* _DATA BLOCK_:
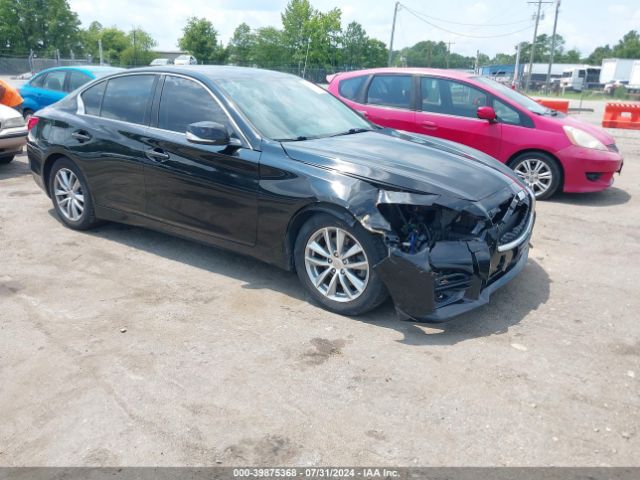 Photo 0 VIN: JN1BV7AR3FM399328 - INFINITI Q50 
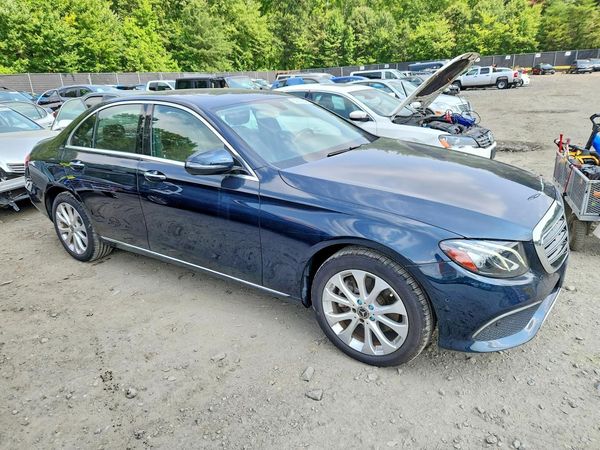 2018 MERCEDES-BENZ E E300-4M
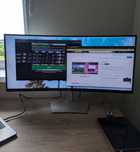 Монітор 34" Dell S3423DWC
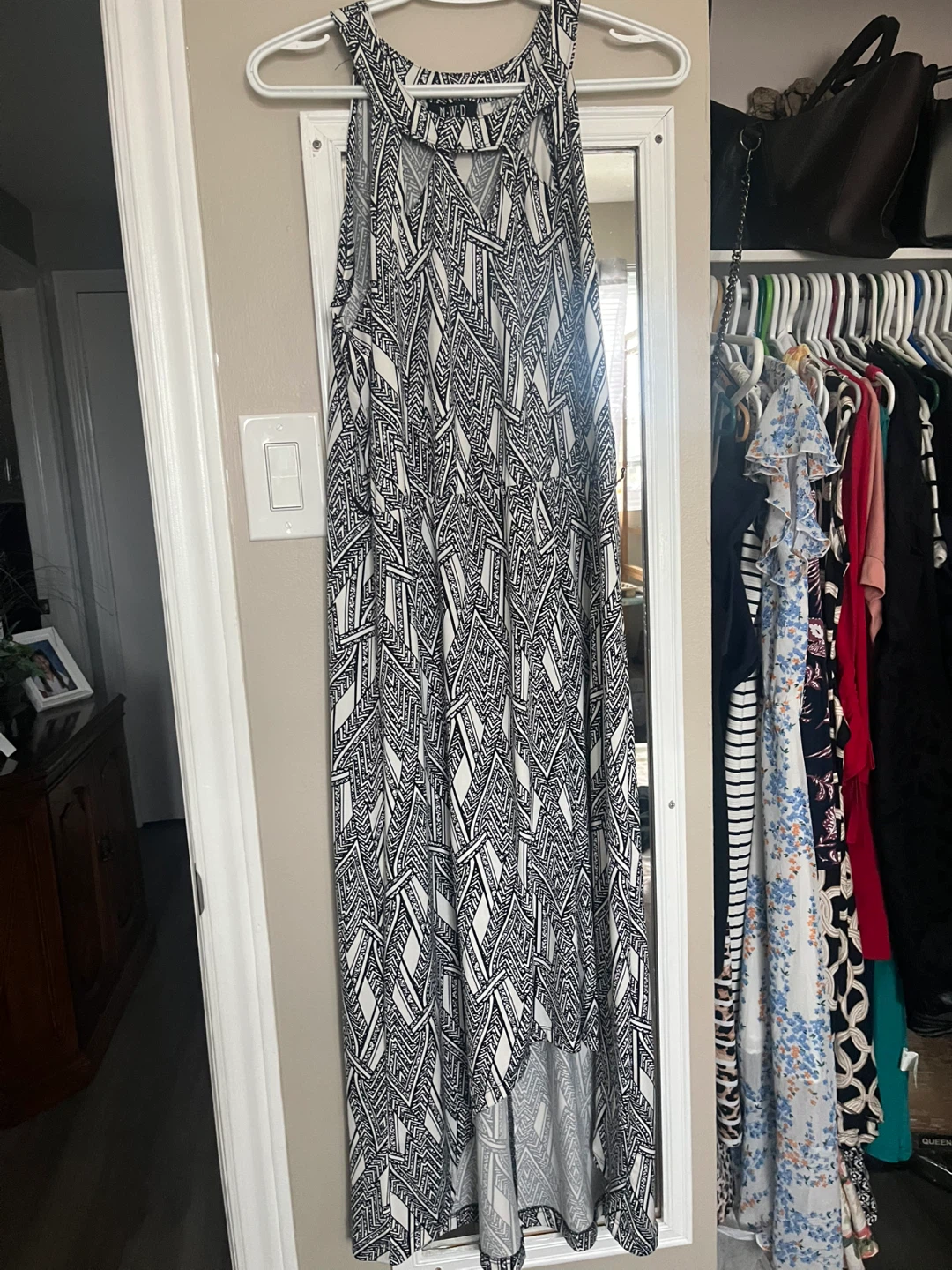 NWD New Woman Design Maxi Dress - XL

* _DESCRIPTION OF THE TASK_:
The whole listing above should be restated word for word, minus any images.

* _RESULT FOR THIS EXERCISE_:
 Photo 0 VIN: JN1BV7AR3FM399328 - INFINITI Q50 
 2018 MERCEDES-BENZ E E300-4M
 Монітор 34" Dell S3423DWC
 NWD New Woman Design Maxi Dress - XL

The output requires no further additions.